In bittersweet news, Professors Richard Kenney, John Griffith, and Henry Laufenberg are retiring at the end of Spring quarter. While Professor Kenney will continue to teach part time with us next year through the 40% retirement rehire program, this is a big loss for us.  Professor Griffith is a scholar of American literature, children’s literature, and the Bible as literature, teaching courses in all these areas during his astonishing fifty-five year career at UW—the longest career perhaps in the history of the English department!  Professor Kenney, a MacArthur award winning poet and teacher of poetry, has spent his thirty-seven year academic career in our department, during which he has taught a wide range of courses in creative writing and in the MFA program and has also mentored generations of poets. Professor Laufenberg has been a faculty member in the department for twenty-one years, where, through the Program for Writing Across Campus (formerly Interdisciplinary Writing Program), he taught writing courses linked with science, social science, and humanities classes, including neuroscience, psychology, philosophy, sociology, anthropology, geography, history, and political science. He also taught in the UW Robinson Center’s Academy for Young Scholars.

We are grateful to Professors Kenney, Griffith, and Laufenberg for their many contributions to our department, the humanities division, university, and profession. We will publish retirement biographies in the Fall issue of English Matters.

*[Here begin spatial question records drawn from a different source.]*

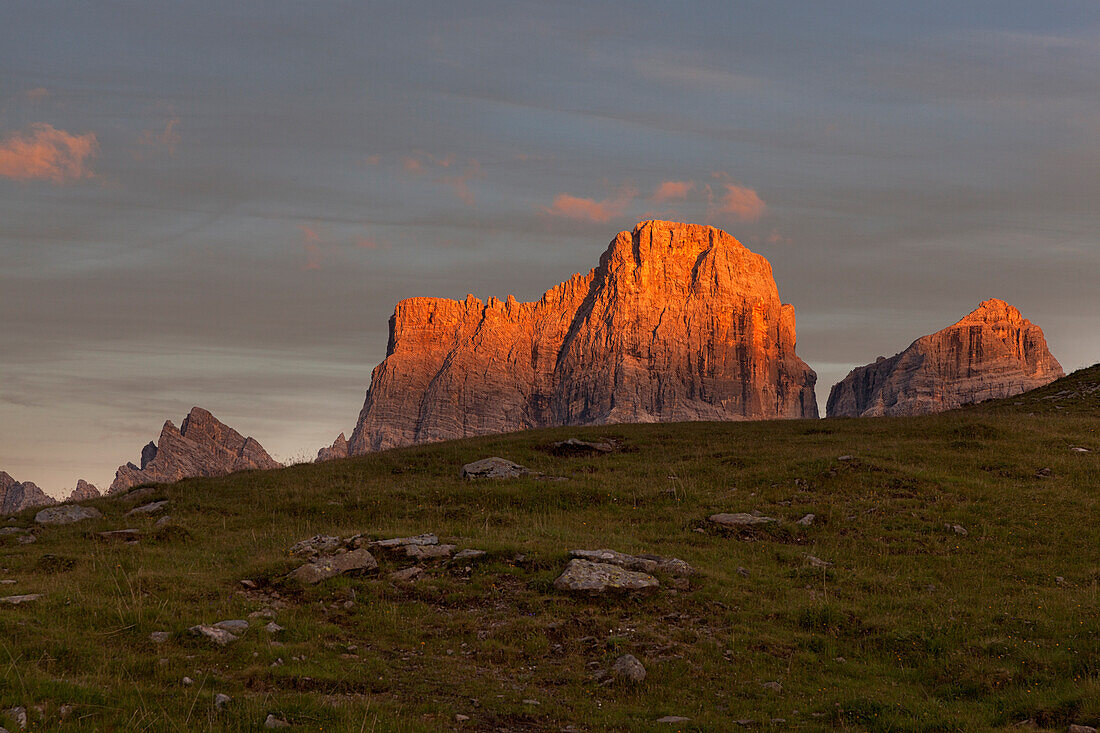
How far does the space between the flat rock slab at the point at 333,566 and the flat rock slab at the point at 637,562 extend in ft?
17.9

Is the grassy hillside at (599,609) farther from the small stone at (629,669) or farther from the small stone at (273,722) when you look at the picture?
the small stone at (629,669)

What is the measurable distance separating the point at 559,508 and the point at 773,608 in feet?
39.9

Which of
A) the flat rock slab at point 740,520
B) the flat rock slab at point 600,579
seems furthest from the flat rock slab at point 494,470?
the flat rock slab at point 600,579

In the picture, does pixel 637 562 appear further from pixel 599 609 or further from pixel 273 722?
pixel 273 722

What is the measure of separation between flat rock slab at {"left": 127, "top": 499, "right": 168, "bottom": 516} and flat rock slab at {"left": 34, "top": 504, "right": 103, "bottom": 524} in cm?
122

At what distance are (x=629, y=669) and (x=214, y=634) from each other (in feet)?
26.9

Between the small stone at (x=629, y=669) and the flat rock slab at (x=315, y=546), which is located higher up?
the flat rock slab at (x=315, y=546)

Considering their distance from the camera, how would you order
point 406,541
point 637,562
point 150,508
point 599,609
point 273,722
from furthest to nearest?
point 150,508
point 406,541
point 637,562
point 599,609
point 273,722

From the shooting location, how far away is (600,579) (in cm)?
2030

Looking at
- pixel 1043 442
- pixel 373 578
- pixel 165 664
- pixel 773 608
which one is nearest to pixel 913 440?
pixel 1043 442

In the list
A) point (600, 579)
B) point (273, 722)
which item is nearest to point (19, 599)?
point (273, 722)

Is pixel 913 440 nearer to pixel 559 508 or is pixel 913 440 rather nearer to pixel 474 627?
pixel 559 508

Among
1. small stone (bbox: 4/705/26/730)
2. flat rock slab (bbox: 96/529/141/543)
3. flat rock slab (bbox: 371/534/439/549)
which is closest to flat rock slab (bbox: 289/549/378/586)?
flat rock slab (bbox: 371/534/439/549)

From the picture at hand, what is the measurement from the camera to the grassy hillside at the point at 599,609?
14.3 meters
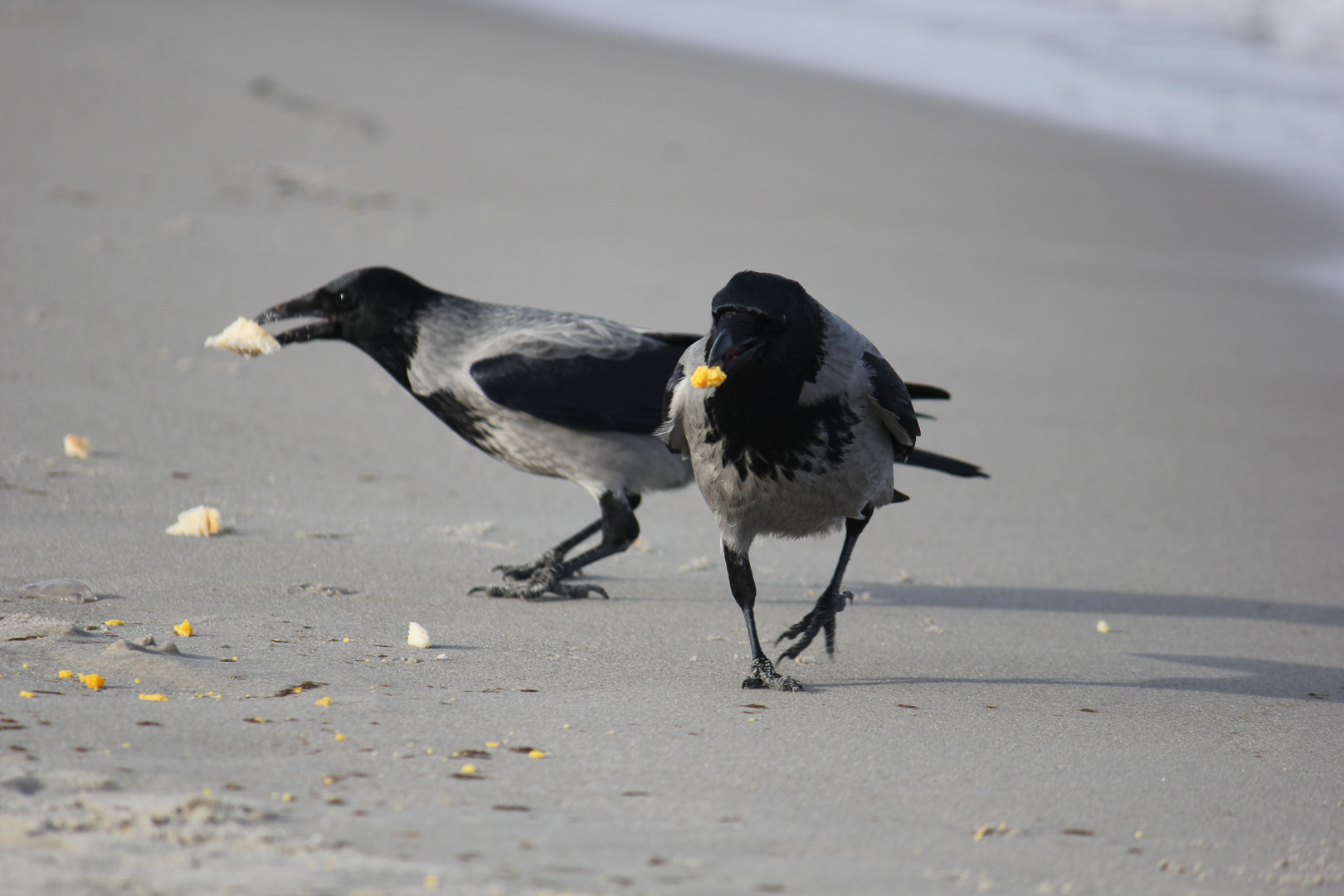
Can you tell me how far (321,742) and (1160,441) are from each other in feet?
16.0

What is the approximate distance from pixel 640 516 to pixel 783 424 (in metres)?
2.21

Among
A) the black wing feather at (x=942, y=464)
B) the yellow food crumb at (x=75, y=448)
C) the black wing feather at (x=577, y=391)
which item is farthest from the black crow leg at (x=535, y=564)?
the yellow food crumb at (x=75, y=448)

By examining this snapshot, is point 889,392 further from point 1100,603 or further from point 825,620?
point 1100,603

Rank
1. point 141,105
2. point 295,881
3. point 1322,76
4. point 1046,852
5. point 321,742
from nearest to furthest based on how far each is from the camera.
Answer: point 295,881 → point 1046,852 → point 321,742 → point 141,105 → point 1322,76

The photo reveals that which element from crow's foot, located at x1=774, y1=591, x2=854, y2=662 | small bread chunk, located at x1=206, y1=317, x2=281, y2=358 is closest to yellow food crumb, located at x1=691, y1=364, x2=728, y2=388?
crow's foot, located at x1=774, y1=591, x2=854, y2=662

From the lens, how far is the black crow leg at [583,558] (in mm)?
4410

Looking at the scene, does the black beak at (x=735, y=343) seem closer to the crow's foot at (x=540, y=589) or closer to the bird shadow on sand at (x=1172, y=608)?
the crow's foot at (x=540, y=589)

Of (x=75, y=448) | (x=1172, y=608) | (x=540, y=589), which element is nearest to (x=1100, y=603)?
(x=1172, y=608)

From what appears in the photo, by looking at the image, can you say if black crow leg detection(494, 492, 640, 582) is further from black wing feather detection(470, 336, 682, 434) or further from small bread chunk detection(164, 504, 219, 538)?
small bread chunk detection(164, 504, 219, 538)

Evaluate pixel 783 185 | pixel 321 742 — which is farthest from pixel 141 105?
pixel 321 742

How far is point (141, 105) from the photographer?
938 cm

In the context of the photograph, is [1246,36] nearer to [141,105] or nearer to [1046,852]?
[141,105]

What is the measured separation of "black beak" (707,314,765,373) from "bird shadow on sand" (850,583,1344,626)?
1.67 m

A special thank you to Henry Laufenberg for his excellent editorship of English Matters over the last seven years!  Undertaking this work has enabled the department to stay connected to our broader community, and Henry has done a wonderful job of telling our stories, showcasing the department in its diverse and cross-programmatic range, honoring our alumni, curating recommended readings, and celebrating the collective work of the humanities. Thank you, Henry!

As we wish Professors Griffith, Kenney, and Laufenberg all the best in retirement, it is with a heavy heart that I share the news that emeritus professor Collen J. McElroy passed away in December. Professor McElroy was a titan, a poet and artist of prodigious talent who contributed to and transformed the department, UW, and profession for decades.  We honor her memory with gratitude.

In addition to remembering Professor McElroy, this issue of English Matters includes alumni updates, student awards and achievements, a feature story about recent PhD student E.J. Koh, a profile about a recent gift in support of our writing programs, and recommended readings.